舞台は江戸時代の吉原遊郭。後に吉原一の花魁・玉菊屋日暮となる女郎・きよ葉が花魁になるまでを描いた作品。
映画化もされたそうですね。

映画「さくらん」HP
http://sakuran-themovie.com/

でも、原作があまりにもいいので、映画を観るのがちょっとこわい
てことでおいらはまだ観てません。

安野モヨコの作品を読んで共通して思うのは、

女性って強くてずぶとくて美しくてか弱い生き物なんだな

ということなのですが、この作品ではそれを特に強烈に感じます。

遊郭という舞台のせいもあるでしょうが、きよ葉はとにかく強がって生きます。そこで他の女郎との確執もできてしまうのですが、やっぱり特筆すべきは男との関係。
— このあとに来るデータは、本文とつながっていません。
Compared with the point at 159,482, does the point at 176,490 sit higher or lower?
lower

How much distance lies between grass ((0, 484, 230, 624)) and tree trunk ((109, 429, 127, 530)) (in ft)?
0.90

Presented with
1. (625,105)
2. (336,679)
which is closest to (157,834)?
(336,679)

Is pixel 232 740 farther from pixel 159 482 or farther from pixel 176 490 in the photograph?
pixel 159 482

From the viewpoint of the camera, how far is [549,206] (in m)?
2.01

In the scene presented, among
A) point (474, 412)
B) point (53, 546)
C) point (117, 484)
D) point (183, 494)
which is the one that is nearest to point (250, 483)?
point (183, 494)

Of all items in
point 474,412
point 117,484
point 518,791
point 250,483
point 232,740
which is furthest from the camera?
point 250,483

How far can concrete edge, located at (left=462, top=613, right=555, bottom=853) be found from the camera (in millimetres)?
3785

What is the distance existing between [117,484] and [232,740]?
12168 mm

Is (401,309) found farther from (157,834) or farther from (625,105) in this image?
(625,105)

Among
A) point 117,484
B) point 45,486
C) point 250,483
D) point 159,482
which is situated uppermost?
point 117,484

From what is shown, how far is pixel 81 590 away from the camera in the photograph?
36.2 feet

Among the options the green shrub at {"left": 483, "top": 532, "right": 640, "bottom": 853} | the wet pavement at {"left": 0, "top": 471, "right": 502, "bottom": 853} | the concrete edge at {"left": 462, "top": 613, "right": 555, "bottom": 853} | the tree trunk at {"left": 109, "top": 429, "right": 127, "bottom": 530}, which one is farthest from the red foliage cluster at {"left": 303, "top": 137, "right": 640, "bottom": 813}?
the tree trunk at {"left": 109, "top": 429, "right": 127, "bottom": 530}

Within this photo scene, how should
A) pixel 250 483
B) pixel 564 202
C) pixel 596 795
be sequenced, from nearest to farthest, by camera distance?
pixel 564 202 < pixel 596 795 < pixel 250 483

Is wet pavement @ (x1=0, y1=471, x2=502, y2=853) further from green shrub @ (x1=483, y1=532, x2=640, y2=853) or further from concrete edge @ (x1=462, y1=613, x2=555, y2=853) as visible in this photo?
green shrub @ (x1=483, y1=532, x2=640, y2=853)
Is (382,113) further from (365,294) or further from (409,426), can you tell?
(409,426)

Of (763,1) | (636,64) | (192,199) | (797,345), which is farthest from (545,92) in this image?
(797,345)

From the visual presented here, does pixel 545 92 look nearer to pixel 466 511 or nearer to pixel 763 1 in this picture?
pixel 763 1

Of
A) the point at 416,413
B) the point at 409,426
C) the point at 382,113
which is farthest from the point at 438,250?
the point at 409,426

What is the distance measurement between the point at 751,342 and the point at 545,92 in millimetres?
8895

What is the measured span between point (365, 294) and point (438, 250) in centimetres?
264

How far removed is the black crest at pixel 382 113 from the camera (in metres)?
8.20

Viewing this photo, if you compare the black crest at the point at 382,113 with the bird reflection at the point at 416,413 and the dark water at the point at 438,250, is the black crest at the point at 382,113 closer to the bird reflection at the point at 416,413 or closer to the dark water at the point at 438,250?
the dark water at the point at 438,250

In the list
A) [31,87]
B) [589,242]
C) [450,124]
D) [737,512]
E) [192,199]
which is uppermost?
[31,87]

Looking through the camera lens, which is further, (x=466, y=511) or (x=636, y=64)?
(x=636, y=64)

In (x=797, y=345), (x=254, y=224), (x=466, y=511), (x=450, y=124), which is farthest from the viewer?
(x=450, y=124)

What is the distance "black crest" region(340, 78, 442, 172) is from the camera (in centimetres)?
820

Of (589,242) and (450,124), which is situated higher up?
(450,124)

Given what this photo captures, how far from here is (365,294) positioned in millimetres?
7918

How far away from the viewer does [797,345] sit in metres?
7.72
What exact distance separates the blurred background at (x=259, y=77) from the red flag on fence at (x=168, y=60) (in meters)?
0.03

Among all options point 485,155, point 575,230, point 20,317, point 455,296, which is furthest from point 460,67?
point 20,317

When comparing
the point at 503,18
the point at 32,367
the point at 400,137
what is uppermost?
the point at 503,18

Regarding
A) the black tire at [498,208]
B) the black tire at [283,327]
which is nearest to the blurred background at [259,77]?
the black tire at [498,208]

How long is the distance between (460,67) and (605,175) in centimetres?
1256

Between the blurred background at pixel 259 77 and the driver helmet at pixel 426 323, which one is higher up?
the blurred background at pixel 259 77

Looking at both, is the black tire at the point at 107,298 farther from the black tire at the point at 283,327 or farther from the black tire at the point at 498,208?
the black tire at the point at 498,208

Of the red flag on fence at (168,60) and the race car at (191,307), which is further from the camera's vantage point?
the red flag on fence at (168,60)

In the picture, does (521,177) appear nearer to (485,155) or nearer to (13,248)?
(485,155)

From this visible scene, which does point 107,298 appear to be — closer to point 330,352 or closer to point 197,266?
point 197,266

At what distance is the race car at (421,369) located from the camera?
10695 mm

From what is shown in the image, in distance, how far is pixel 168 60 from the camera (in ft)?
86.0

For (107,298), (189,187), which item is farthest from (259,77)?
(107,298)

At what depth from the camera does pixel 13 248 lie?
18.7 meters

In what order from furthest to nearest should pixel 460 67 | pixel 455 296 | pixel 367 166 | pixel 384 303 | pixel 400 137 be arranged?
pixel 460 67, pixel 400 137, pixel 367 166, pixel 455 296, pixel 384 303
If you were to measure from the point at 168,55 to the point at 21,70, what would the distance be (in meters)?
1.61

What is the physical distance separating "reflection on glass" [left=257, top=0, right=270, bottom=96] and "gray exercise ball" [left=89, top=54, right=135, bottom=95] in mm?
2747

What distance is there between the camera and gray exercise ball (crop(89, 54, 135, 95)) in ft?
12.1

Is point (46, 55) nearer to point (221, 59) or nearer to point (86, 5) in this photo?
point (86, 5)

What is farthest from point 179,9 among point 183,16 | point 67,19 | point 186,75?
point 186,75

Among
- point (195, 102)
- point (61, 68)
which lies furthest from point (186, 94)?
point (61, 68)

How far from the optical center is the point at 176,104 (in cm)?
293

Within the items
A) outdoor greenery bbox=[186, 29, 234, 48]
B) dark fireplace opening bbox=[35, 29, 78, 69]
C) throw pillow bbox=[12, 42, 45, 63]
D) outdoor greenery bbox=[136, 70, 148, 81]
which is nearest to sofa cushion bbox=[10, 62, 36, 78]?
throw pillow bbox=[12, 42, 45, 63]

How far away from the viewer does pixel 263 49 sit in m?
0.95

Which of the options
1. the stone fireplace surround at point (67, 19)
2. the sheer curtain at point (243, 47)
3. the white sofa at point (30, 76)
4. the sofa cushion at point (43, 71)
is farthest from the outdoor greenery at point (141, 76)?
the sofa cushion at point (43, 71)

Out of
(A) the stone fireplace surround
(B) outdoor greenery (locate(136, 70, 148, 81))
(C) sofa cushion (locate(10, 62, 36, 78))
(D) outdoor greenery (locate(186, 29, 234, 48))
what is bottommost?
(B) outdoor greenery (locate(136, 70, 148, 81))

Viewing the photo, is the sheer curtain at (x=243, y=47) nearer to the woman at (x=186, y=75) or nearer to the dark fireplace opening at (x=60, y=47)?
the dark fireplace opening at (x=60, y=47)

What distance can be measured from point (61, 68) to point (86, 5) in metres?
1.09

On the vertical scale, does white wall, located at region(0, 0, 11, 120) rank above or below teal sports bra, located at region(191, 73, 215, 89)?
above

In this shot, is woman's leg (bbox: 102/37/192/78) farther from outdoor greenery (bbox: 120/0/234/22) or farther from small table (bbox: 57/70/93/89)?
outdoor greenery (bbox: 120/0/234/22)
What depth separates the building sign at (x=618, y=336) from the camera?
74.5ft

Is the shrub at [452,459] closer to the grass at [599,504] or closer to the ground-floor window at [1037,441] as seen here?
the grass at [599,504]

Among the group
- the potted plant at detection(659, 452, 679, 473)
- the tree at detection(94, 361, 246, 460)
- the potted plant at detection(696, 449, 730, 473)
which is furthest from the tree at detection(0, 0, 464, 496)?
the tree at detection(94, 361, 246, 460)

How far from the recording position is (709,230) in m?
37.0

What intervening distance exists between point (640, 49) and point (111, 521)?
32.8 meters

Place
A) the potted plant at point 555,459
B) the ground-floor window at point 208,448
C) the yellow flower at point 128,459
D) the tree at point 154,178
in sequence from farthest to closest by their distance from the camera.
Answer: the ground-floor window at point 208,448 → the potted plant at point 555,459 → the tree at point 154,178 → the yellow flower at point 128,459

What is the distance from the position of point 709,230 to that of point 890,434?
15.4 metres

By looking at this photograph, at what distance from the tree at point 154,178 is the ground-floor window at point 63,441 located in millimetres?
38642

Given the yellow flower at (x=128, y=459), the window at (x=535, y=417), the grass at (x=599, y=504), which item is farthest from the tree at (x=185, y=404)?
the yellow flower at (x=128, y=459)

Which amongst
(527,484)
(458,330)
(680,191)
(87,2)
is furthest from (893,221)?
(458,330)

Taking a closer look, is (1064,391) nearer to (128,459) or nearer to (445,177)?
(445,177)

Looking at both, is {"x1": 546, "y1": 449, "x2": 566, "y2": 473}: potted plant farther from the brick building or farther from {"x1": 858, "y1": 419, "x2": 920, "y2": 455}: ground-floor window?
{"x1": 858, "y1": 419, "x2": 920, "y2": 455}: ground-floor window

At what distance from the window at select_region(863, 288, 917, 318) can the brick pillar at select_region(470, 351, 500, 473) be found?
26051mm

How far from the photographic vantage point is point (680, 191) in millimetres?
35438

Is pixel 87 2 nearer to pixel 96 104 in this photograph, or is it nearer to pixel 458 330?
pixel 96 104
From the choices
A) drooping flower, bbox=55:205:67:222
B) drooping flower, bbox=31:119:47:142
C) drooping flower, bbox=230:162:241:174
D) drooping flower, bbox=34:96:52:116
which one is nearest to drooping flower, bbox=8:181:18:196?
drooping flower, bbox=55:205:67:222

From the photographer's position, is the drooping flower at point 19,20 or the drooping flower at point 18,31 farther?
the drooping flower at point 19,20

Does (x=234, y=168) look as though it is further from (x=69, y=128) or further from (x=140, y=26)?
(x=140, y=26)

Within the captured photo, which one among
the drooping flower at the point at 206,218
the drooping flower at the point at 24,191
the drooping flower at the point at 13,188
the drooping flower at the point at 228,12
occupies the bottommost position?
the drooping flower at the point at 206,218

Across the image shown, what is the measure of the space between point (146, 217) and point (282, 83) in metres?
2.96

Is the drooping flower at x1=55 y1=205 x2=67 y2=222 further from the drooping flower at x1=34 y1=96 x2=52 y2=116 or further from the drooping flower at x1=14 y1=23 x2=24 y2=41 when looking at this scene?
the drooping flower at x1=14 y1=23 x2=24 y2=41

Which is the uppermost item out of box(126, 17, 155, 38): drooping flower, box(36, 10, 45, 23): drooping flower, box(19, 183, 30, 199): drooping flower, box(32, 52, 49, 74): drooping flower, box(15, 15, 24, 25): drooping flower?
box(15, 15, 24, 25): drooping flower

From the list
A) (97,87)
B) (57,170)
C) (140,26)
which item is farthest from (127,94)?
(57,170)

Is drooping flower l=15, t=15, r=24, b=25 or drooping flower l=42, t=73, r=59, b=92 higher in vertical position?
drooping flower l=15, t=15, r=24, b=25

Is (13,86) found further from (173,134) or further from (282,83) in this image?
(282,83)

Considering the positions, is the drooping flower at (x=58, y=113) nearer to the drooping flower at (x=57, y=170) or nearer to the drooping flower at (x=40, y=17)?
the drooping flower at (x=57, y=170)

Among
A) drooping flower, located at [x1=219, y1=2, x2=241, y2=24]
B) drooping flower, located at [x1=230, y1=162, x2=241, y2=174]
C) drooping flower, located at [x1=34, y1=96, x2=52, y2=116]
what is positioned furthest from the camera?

女郎である以上、男の汚さやずるさはいやというほど見ているきよ葉ですが、それでも好きな男が出来てしまうんですね。
他の女郎もそうなのですが、男がどんなにずるくても自分の好きな男だけは特別、というふうに思ってしまう。

で、結局裏切られしまう。

それでも忘れられなくて、掟を破ってその男を捜して吉原の外に出てしまうのですが、その男を見つけても結局吉原に戻ってきます。